The title of one of the books written by Antonio Mendez is "Master of Disguise - My Secret Life in the CIA."
It's a fitting description of a career spent at the Central Intelligence Agency, and one Tri-State Area residents will have an opportunity to get a better grasp of Tuesday night.
That's when Mendez and his wife, Jonna, are scheduled to speak in the auditorium at Steubenville High School as part of the Jefferson County Chamber of Commerce, Herald-Star Lecture Series.
The two certainly are in a position to know what they are talking about. Combined, they have more than 50 years of experience in the world of spies. They also have both served as the CIA's chief of disguise.
Tony Mendez accomplished much during a career with the CIA that began in 1965. By the time he retired after 25 years of service, he had earned the CIA's Intelligence Medal of Merit and two Certificates of Distinction. On the 50th anniversary of the CIA in 1997, he was awarded the Trailblazer Medallion, one of just 50 officers selected for the honor.
He also was awarded the Intelligence Star for Valor for rescuing from Iran the six U.S. diplomats who had escaped when the U.S. embassy in Tehran fell in 1979. That operation became the basis for the movie "Argo," which claimed best picture honors at this year's Academy Awards.
"Argo" is expected to be among the topics covered by the couple during their Steubenville presentation, which is scheduled to begin at 7:30 p.m. They also can be expected to cover the work of the Office of Technical Service. That's the CIA's technical arm for clandestine service. It's the section that develops and deploys the technical knowhow needed for covert work.
In case you need a further explanation, it's the real-life equivalent of the Q Branch, the fictional section of British intelligence that provides all of the gadgets 007 uses in the James Bond movies.
That's fascinating stuff in and of itself, but Jonna Mendez added there will be a discussion of disguise and what it can do.
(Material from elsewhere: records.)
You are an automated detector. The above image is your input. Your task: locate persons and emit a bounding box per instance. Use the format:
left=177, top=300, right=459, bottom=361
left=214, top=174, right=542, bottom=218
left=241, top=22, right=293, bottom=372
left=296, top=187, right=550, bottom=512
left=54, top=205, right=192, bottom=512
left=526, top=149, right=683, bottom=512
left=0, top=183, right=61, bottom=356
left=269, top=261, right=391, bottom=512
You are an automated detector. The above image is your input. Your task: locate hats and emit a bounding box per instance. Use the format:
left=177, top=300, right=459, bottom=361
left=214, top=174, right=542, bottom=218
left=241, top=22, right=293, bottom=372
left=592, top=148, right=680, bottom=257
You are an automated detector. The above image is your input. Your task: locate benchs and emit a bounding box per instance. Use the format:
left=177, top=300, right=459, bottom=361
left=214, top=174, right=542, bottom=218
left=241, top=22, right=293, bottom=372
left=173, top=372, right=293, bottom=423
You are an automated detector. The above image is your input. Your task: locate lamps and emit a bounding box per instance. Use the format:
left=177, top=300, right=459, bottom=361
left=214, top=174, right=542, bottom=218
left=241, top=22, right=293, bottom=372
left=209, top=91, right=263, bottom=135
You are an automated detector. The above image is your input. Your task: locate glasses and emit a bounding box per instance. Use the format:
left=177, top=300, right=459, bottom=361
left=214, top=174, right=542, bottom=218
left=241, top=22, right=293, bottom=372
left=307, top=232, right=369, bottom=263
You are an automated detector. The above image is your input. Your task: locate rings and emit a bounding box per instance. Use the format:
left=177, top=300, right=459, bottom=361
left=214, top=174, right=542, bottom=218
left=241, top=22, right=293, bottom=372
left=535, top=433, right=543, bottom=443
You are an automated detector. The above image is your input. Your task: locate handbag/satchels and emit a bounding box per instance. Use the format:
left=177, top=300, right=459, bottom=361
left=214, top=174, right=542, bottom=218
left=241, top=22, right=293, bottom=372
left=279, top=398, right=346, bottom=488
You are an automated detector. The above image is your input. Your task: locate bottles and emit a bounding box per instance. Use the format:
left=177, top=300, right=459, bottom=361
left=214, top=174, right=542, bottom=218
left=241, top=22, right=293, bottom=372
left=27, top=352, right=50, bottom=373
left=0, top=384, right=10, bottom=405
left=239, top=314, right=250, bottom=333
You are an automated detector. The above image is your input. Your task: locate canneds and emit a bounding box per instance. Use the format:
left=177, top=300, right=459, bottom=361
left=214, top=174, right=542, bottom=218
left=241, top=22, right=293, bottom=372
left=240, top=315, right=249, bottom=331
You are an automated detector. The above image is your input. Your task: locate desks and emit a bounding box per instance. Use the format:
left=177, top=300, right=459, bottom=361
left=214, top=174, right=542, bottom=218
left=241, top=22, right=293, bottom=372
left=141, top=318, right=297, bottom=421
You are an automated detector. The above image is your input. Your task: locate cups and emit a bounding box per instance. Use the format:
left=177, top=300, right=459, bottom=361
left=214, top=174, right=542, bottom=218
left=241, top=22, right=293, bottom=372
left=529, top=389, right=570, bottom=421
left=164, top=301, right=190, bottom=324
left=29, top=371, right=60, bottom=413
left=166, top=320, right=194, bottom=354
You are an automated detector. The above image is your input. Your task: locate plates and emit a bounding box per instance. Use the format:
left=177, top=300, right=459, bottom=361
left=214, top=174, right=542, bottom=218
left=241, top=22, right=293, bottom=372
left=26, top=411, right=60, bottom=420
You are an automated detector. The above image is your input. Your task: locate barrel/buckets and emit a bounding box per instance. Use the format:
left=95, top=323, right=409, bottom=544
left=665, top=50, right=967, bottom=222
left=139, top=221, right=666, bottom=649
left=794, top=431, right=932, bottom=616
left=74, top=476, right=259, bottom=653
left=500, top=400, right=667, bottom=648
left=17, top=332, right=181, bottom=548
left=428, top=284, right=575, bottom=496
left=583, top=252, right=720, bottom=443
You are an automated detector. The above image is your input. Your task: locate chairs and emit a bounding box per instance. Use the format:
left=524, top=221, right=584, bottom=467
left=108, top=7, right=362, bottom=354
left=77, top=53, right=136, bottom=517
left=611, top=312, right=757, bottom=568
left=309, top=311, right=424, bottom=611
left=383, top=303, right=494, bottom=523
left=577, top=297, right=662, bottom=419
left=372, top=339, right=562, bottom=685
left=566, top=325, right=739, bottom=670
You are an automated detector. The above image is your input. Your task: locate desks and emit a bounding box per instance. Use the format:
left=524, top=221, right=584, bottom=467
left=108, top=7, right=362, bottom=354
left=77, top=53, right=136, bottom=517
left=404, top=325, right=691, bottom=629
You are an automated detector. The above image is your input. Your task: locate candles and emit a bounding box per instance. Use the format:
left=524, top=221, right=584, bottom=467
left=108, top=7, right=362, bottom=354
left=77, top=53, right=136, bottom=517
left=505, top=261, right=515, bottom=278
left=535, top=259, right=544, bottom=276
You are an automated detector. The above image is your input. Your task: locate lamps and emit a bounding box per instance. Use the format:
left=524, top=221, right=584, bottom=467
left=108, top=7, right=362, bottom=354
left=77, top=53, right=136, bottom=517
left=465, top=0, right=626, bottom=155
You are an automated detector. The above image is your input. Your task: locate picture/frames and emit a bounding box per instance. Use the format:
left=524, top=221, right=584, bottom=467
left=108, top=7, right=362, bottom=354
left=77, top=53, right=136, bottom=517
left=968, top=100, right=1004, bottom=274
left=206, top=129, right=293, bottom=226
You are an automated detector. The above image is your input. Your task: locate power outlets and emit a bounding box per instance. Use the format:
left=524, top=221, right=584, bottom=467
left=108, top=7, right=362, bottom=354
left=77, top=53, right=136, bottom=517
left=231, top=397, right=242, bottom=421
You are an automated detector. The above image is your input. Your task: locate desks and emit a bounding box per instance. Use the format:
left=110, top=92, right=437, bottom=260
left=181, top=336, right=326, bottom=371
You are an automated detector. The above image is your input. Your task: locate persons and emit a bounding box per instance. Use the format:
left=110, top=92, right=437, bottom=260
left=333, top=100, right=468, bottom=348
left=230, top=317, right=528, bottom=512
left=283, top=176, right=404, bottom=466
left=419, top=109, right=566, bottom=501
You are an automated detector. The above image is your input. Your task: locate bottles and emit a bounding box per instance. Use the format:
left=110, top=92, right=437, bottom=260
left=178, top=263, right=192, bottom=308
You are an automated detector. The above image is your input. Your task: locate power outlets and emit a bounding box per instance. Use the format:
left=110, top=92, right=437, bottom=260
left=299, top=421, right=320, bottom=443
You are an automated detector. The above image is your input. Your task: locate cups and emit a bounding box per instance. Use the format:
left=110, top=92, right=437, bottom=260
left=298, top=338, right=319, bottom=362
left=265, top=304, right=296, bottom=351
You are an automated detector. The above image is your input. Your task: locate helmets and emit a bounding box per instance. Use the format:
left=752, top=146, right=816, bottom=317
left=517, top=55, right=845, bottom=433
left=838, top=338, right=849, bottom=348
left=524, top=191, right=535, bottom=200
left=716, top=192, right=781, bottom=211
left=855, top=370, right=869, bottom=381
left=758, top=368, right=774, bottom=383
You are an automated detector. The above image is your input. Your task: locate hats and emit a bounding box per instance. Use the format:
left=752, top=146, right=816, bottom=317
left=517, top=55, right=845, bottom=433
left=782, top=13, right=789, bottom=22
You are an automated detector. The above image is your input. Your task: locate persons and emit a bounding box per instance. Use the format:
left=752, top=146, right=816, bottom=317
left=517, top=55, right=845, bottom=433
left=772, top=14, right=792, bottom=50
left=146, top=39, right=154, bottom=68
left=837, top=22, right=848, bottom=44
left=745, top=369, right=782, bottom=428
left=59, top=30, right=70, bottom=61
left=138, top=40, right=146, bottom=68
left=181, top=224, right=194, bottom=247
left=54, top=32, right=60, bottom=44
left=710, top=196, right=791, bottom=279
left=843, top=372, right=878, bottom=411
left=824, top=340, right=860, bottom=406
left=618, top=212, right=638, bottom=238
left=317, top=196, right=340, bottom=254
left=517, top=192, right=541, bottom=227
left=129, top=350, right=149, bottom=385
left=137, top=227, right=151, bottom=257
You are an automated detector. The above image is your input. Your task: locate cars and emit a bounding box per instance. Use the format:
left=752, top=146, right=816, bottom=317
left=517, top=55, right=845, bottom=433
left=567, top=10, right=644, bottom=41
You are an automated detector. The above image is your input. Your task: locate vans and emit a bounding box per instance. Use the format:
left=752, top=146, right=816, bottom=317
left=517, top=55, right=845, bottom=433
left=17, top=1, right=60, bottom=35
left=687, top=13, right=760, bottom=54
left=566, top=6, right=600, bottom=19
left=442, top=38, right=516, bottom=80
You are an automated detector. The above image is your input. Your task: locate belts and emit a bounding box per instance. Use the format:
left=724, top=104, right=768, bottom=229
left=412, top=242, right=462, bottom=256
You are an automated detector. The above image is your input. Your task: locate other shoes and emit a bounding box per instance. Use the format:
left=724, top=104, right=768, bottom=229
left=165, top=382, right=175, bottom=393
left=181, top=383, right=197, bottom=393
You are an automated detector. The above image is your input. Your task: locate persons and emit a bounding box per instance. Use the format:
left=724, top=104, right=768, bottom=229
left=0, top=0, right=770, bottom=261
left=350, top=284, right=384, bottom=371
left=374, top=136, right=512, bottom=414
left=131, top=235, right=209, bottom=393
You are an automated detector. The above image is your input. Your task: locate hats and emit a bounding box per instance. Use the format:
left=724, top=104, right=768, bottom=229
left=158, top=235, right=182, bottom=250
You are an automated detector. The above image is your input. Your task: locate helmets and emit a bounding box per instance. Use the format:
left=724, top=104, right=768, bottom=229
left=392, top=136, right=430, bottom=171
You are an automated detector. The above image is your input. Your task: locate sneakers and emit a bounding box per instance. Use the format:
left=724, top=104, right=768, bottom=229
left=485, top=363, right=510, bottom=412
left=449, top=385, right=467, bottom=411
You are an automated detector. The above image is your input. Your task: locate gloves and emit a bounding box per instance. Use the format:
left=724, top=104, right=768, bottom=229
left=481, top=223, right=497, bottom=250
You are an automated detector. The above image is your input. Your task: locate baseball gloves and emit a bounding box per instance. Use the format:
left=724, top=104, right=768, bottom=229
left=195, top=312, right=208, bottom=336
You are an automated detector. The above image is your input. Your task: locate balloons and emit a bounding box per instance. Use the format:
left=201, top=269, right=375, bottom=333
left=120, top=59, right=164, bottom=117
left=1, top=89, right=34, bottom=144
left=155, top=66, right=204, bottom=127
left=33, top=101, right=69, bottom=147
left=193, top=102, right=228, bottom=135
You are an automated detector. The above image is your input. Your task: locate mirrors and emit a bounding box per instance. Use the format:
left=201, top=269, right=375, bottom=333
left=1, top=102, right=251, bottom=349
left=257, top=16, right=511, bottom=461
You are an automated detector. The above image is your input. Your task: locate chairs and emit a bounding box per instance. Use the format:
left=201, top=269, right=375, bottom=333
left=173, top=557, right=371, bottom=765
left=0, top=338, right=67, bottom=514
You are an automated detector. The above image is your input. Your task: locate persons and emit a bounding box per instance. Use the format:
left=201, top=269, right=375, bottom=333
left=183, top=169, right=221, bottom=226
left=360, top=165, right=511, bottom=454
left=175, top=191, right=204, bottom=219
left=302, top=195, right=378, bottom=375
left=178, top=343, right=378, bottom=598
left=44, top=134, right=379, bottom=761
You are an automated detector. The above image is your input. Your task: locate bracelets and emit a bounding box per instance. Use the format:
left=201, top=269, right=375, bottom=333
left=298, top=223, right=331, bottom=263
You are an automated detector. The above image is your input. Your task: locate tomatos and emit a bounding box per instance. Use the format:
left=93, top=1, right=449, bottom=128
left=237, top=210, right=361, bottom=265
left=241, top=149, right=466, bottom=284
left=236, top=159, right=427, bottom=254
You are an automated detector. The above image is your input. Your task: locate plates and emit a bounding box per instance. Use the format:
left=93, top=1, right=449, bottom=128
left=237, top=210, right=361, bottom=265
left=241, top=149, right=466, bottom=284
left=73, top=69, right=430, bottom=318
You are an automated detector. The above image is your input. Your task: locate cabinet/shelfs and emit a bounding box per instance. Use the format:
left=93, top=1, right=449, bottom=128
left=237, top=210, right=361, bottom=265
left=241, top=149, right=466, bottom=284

When most of us think about disguises, we might be thinking about a colored wig or a set of fake glasses and facial hair - the stuff of Halloween costumes.
For CIA agents, disguises can be serious stuff, the stuff of life and death, to be exact. As Tony Mendez has explained in some of his writings, those disguises have evolved much in the past 40 years or so, going from easily obtainable items to sophisticated kits that some might say are the work of Hollywood.
And in many ways they are. Tony Mendez credits his work with a man called Jerome Calloway, who was at one time one of the film industry's top makeup artists, with helping to create new and innovative ways for officers to disguise themselves. That helped make a big difference for the West in Cold War.
Jonna Mendez seemed to put the success of their efforts into proper perspective. She related that one time she, her husband an an old foe who became a friend, Maj. Gen. Oleg Kalugin, were involved in a discussion about the Cold War. Kalugin knows a little bit about the spy business himself, having worked in the First Chief Directorate of the KGB.
The three serve as members of the advisory board of directors of the International Spy Museum in Washington, D.C.
"When he found out that we had consultants in Hollywood who were teaching us the magic of illusion, he said that he wanted to shake Tony's hand. 'So that's it,' he said as he shook his hand," Jonna Mendez explained of the Cold War successes.
It's all a part of their experiences, and something they will share Tuesday night.
(Gallabrese, a resident of Steubenville, is executive editor of the Herald-Star and The Weirton Daily Times.)